Terraform

Terraform Files – How to Structure a Terraform Project

How to structure a Terraform project?

Starting a new Terraform project – as exciting as it may sound – the first question is where and how do we begin? What should be the first file that needs to be created? When the project grows, we realize a few things and learn our lessons about structuring a project in a certain way from the beginning, but it is too late to put in refactoring efforts.

Various aspects influence the way we manage our Terraform config in a repository.

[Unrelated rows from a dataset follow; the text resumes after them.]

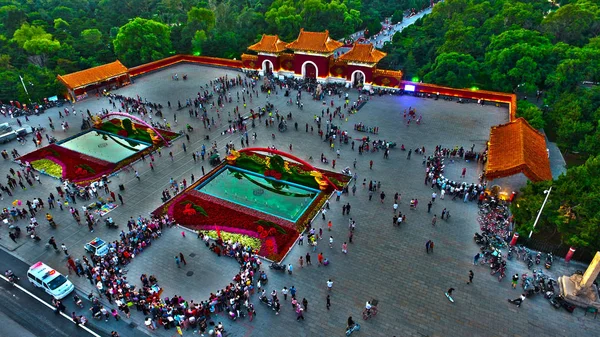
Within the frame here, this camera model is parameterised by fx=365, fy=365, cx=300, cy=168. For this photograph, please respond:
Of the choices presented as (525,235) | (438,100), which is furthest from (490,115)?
(525,235)

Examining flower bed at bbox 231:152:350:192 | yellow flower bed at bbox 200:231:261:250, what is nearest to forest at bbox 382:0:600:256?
flower bed at bbox 231:152:350:192

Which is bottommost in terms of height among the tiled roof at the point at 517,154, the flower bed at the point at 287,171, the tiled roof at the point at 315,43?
the flower bed at the point at 287,171

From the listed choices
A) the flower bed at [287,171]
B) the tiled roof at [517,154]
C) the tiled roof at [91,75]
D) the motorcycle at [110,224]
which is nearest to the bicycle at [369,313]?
the flower bed at [287,171]

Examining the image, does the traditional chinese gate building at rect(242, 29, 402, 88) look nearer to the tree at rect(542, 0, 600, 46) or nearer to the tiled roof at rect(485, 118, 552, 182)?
the tiled roof at rect(485, 118, 552, 182)

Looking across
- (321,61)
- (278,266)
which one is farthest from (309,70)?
(278,266)

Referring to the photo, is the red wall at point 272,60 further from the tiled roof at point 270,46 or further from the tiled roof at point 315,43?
the tiled roof at point 315,43

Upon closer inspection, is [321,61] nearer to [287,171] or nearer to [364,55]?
[364,55]
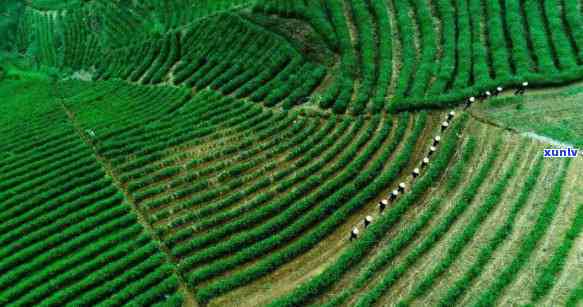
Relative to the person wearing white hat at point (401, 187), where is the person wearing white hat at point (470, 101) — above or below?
above

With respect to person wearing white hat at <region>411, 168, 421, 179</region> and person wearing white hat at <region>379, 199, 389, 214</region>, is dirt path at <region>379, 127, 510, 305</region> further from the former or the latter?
person wearing white hat at <region>379, 199, 389, 214</region>

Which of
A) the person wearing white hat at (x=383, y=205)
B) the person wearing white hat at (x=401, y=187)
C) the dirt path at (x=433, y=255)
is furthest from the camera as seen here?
the person wearing white hat at (x=401, y=187)

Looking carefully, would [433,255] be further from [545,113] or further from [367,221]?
[545,113]

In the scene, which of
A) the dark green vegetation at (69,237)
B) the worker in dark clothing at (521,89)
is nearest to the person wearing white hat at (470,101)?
the worker in dark clothing at (521,89)

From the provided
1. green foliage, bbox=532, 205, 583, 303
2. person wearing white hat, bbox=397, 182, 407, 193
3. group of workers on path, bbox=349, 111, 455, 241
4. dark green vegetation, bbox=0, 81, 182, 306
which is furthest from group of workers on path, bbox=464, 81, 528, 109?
dark green vegetation, bbox=0, 81, 182, 306

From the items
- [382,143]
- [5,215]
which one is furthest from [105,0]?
[382,143]

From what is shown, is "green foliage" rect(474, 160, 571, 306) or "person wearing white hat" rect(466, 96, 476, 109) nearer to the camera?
"green foliage" rect(474, 160, 571, 306)

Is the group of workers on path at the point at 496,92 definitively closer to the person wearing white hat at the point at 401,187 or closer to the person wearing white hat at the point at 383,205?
the person wearing white hat at the point at 401,187

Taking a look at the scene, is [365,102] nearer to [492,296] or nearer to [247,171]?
[247,171]

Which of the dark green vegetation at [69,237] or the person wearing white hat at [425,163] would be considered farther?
the person wearing white hat at [425,163]

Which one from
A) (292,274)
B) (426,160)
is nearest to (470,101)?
(426,160)
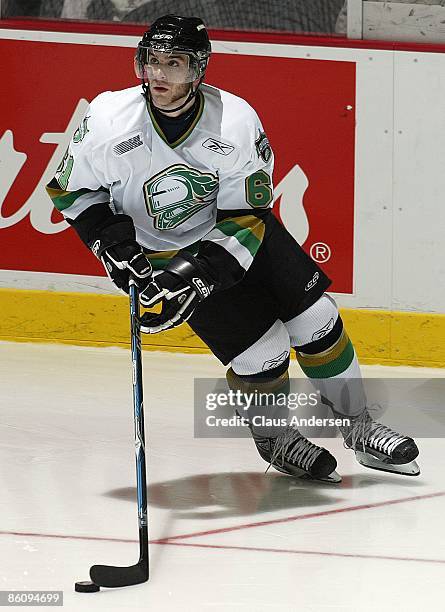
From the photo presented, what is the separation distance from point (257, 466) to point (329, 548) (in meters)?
0.69

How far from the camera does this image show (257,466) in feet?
12.3

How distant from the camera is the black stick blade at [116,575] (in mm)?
2771

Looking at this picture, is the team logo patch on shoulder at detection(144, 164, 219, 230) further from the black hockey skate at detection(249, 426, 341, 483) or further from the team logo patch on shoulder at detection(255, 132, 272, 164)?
the black hockey skate at detection(249, 426, 341, 483)

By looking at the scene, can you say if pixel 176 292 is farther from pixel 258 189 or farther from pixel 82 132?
pixel 82 132

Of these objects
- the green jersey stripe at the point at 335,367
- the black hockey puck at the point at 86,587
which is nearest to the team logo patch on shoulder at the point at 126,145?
the green jersey stripe at the point at 335,367

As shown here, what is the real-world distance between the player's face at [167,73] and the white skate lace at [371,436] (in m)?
0.95

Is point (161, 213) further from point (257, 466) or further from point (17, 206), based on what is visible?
point (17, 206)

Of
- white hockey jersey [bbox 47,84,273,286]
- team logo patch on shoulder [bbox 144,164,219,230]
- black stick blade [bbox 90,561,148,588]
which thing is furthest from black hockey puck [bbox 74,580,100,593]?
team logo patch on shoulder [bbox 144,164,219,230]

In this post, we will learn about them and discuss a few important strategies and best practices around structuring Terraform project files in an efficient and standardized way.

Basic Concepts and File Types

Any Terraform project is created to manage infrastructure in the form of code i.e., IaC. Managing the Terraform IaC deals with the following at the least.

  1. The cloud platform of choice, which translates to the appropriate provider configurations.
  2. Various resources, i.e., cloud components.
  3. State file management.
  4. Input and output variables.
  5. Reuse of modules and associated internal wiring.
  6. Infrastructure security standards.
  7. Developer collaboration and CI/CD workflow.

To begin writing a Terraform configuration while adhering to the best practices, we create the files below in the project’s root directory.

  1. provider.tf – containing the terraform block, s3 backend definition, provider configurations, and aliases.
  2. main.tf – containing the resource blocks which define the resources to be created in the target cloud platform.
  3. variables.tf – containing the variable declarations used in the resource blocks.
  4. output.tf – containing the output that needs to be generated on successful completion of “apply” operation.
  5. *.tfvars – containing the environment-specific default values of variables.

The files are not required to have the exact same names listed above. However, these are general conventions used in Terraform projects. Scenarios which need additional files are not surprising. For example, if the Terraform project is created to manage many resources, then many lines of code are included in the main.tf file – thus making it difficult to navigate.

There are multiple ways to supply the values for variables using .tfvars, apart from supplying them as CLI arguments and environment variables. Terraform loads the values from the terraform.tfvars file by default.

Similar behavior is achieved by using custom file names with *.auto.tfvars extension. However, for any other file name, it has to be passed explicitly using -var-file argument in the CLI.

The order of precedence between these files is as shown below.

Terraform.tfvars > *.auto.tfvars  > custom_file_name

The screenshot below shows the directory structure of a Terraform project when we start writing the configurations for the first time.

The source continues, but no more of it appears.